Regional Analysts Concerned Over Niger’s Future Military Cooperation With US

abuja, nigeria — Analysts in West Africa are raising concerns about U.S. military operations across the Sahel after Niger ended military cooperation with the United States on Saturday. The U.S has hundreds of troops stationed at a drone base in northern Niger and has been helping with regional counterterrorism operations against jihadist groups.

Saturday’s announcement from Niger’s National Council for the Safeguard of the Homeland came days after a U.S. delegation visited Niger, the second American team to visit since a group of military officers seized power last July.

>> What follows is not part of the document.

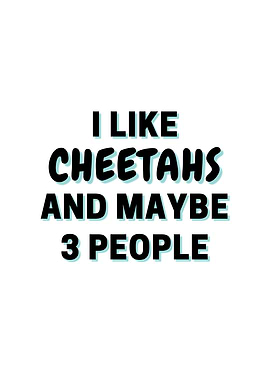 I Like Cheetahs And Maybe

It remains unclear what prompted the decision to cut military ties with Washington, but Council spokesman Colonel Abdou Ab’daramane said U.S. flights over Niger’s territory in recent weeks were illegal.

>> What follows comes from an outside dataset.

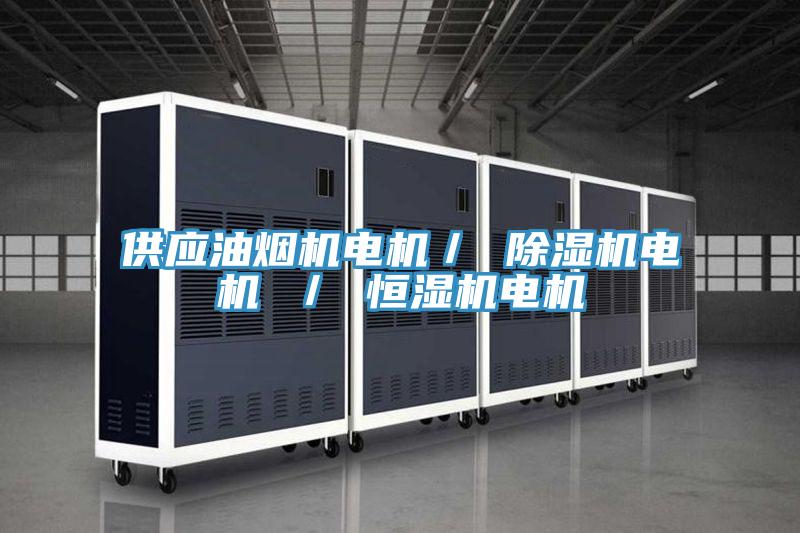 供应油烟机电机／ 除湿机电机 ／ 恒湿机电机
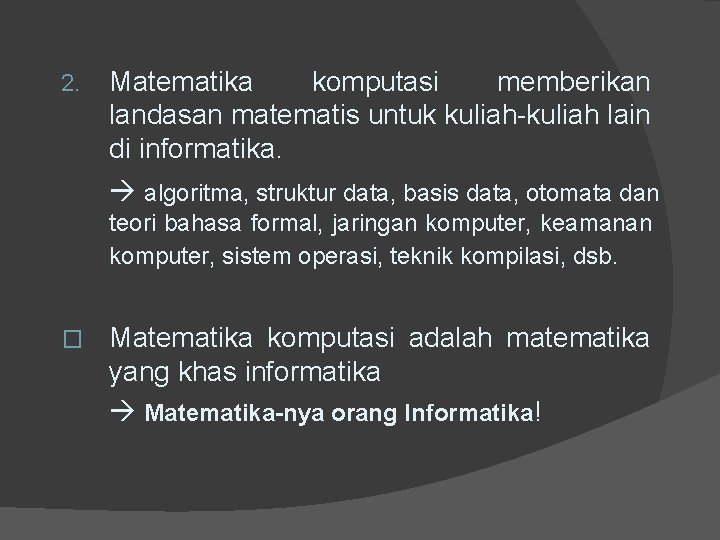 2. Matematika komputasi memberikan landasan matematis untuk kuliah-kuliah lain di informatika. algoritma, struktur data,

He also said the U.S. delegation had accused Niger of a secret deal to supply uranium to Iran and showed “condescending attitude against the government and people of Niger.”

Niger plays a pivotal role in the U.S counterterrorism operations in Africa’s Sahel region and hosts a major military air base in the city of Agadez.

Security expert Saheed Shehu of says there will be implications for regional security.

“Certainly we’ll see a spike of insecurity in those areas because the bad guys are also looking at the development,” Shehu said. “But I believe it’s not going to last because America is not going to sleep. America is going back to the drawing table to see how they can accommodate the complaints that were made by Niger.”

The U.S. has invested millions of dollars in its security operations in the region and has helped train Niger’s military — some of whom took part in the ousting of President Mohammed Bazoum last July.

The U.S. State Department Sunday said in a post on X that it was in touch with Niger’s military junta.

In October, U.S. authorities officially designated the military takeover in Niger as a coup and curbed security and development support to the nation.

Sam Amadi, a director at the School of Social and Political Thoughts, said Niger’s government could be looking elsewhere for a security alliance.

“It’s a loss because they’ve spent time, money by investing in that capability in Niger,” Amadi said. “I think they’ll lean towards Russia, but the question is nobody knows how effective it will be.”

Niger, like neighboring Mali and Burkina Faso, turned to Russia for security support after last July’s coup.

In December, Niger ended its security partnership with the European Union, prompting France to withdraw its troops from the country.

Shehu said the various moves by the junta are a negotiation strategy.

“It will affect the general security in the area but at the same time I think the earlier agreement was more in favor of the United States,” Shehu said. “I do not see this as the end of Niger-U.S. relationship but they’re sending a signal that we need more of collaborations of equals going forward. What I see happening later is that the kind of cooperation has to be the kind that is mutually beneficial. The signal that Niger is sending is to tell America that ‘Look, we could go elsewhere.’”

The U.S. and France had a combined force of 2,500 troops in Niger before the military takeover.

It’s not clear when or if Niger will ask the U.S. will withdraw its troops as it did with France.